Slavery was a gross violation of human rights. Justice would demand that slave owners make compensatory reparation payments to slaves. Since both slaves and slave owners are no longer with us, compensation is beyond our reach.
Absent from the reparations debate is who pays? Don’t say the government because the government doesn’t have any money that it doesn’t first take from some American. So which Americans owe black people what? Reparations advocates don’t want that question asked, but let’s you and I ask it.
Are the millions of Europeans, Asian and Latin Americans who immigrated to the U.S. in the 20th century responsible for slavery, and should they be forced to cough up reparations money? What about descendants of Northern whites who fought and died in the name of freeing slaves? Should they cough up reparations money for black Americans? What about non-slave-owning Southern whites, who are a majority of Southern whites – should they be made to pay reparations?
On black people’s side of the ledger, thorny issues also arise. Some blacks purchased other blacks as a means to free family members. But other blacks owned slaves for the same reason whites owned slaves – to work farms or plantations. Are descendants of these blacks eligible and deserving of reparations?

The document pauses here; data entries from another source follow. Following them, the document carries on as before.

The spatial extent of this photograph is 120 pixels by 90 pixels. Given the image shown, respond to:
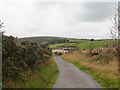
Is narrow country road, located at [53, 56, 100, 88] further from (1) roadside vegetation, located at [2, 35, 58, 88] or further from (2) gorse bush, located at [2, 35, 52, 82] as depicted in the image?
(2) gorse bush, located at [2, 35, 52, 82]

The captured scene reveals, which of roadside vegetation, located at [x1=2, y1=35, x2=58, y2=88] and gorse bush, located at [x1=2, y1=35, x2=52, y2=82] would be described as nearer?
roadside vegetation, located at [x1=2, y1=35, x2=58, y2=88]

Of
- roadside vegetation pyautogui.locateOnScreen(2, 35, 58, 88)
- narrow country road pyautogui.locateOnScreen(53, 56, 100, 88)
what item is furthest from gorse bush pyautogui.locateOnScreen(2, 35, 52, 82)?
narrow country road pyautogui.locateOnScreen(53, 56, 100, 88)

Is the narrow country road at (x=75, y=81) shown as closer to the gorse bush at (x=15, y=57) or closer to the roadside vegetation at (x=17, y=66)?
the roadside vegetation at (x=17, y=66)

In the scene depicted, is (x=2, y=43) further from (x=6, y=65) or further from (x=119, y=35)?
(x=119, y=35)

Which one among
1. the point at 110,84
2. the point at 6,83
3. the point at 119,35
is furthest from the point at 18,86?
the point at 119,35

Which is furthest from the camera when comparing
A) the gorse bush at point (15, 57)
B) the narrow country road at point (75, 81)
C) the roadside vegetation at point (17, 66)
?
the narrow country road at point (75, 81)

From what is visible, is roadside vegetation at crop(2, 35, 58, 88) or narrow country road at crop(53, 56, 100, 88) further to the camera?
narrow country road at crop(53, 56, 100, 88)

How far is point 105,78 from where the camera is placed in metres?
22.3

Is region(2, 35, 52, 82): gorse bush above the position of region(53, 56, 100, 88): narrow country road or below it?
above

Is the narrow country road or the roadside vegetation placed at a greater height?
the roadside vegetation

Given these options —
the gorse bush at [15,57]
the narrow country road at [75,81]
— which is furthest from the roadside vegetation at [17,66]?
the narrow country road at [75,81]

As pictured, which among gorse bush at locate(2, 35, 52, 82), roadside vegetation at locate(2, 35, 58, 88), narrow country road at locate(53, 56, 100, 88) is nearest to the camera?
roadside vegetation at locate(2, 35, 58, 88)

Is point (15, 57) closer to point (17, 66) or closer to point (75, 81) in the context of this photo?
point (17, 66)

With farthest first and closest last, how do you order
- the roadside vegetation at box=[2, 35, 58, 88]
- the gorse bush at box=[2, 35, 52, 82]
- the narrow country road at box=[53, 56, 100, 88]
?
the narrow country road at box=[53, 56, 100, 88] < the gorse bush at box=[2, 35, 52, 82] < the roadside vegetation at box=[2, 35, 58, 88]
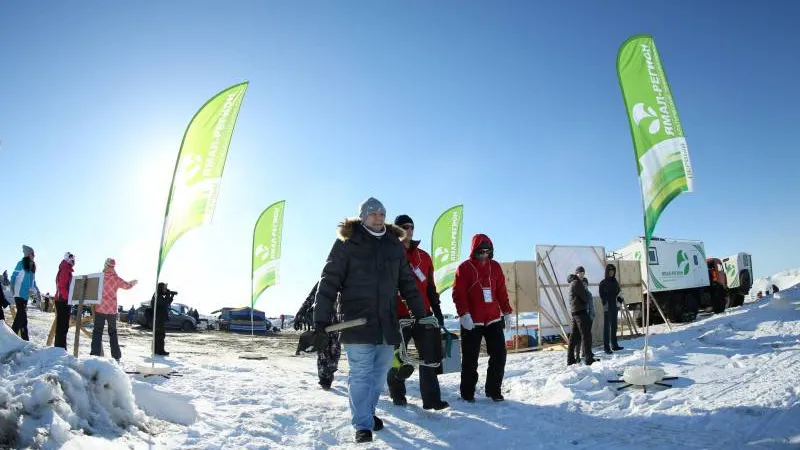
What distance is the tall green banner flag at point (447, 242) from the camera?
15.9 meters

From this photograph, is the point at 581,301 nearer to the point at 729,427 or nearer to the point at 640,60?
the point at 640,60

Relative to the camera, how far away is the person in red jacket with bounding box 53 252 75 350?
746cm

There is no way that Europeans could have captured millions of Africans. They had African and Arab help. Should Conyers haul representatives of Ghana, Ivory Coast, Nigeria and Muslim states before Congress and demand they pay reparations? By the way, is there anyone prepared to make the argument that blacks in America today would be better off if they were in Africa? If blacks wouldn’t be better off, then why the reparations?

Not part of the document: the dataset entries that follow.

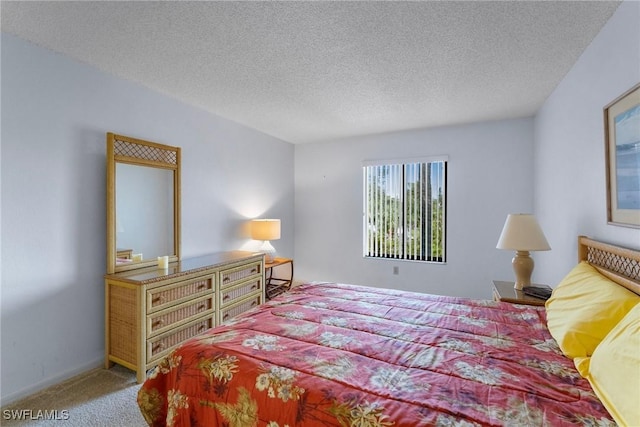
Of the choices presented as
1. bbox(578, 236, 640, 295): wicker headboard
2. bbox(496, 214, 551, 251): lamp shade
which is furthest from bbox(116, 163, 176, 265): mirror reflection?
bbox(578, 236, 640, 295): wicker headboard

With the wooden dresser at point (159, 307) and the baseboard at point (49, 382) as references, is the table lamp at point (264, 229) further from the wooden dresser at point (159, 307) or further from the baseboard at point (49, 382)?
the baseboard at point (49, 382)

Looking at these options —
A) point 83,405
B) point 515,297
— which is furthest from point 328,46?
point 83,405

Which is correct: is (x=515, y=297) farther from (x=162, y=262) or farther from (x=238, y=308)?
(x=162, y=262)

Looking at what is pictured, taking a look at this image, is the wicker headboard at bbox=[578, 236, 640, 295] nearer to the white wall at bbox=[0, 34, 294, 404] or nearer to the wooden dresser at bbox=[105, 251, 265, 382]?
the wooden dresser at bbox=[105, 251, 265, 382]

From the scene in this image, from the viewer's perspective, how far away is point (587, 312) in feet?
4.44

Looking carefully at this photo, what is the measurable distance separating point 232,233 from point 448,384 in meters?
3.14

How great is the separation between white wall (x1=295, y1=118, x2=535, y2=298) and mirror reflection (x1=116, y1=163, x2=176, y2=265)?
2.42 metres

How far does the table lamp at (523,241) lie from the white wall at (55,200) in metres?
3.32

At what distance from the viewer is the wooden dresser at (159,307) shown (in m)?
2.19

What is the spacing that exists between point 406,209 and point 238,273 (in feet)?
8.33

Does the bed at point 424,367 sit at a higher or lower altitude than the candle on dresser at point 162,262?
lower

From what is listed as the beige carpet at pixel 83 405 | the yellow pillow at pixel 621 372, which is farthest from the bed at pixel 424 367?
the beige carpet at pixel 83 405

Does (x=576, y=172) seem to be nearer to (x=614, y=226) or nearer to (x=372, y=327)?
(x=614, y=226)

Reparations advocates make the foolish unchallenged pronouncement that United States became rich on the backs of free black labor. That’s utter nonsense. Slavery doesn’t have a very good record of producing wealth. Think about it. Slavery was all over the South and outlawed in most of the North. Buying into the reparations nonsense, the antebellum South was rich and the slave-starved North was poor. The truth is just the opposite. In fact, the poorest states and regions of our country were places where slavery flourished: Mississippi, Alabama and Georgia, while the richest states and regions were those where slavery was absent: Pennsylvania, New York and Massachusetts.
The reparations movement would be little more than an amusing side-show were it not for the damage it can do to blacks. It misallocates time and resources that could be more fruitfully spent elsewhere.
There’s a growing black-owned and operated private school movement that addresses the fraudulent education of the public school system. Resources of the reparations movement could be used to add more private schools. High-powered reparations lawyers could use their legal skills to make court challenges of numerous state and local monopolistic regulations that stop people from getting into business, such as taxi licensing laws, cosmetology regulations, and restrictions on jitney and limousine operations.
I’d like to see lawyers bring class action suits against public school systems in cities like Philadelphia, Washington, Detroit and New York for producing fraudulent education – certifying youngsters as high school graduates when those youngsters can’t perform at seventh- and eighth-grade levels.
There’s a reparations issue completely ignored: Blacks as well as whites live on land taken, sometimes brutally, from Indians. Do we blacks owe Indians anything?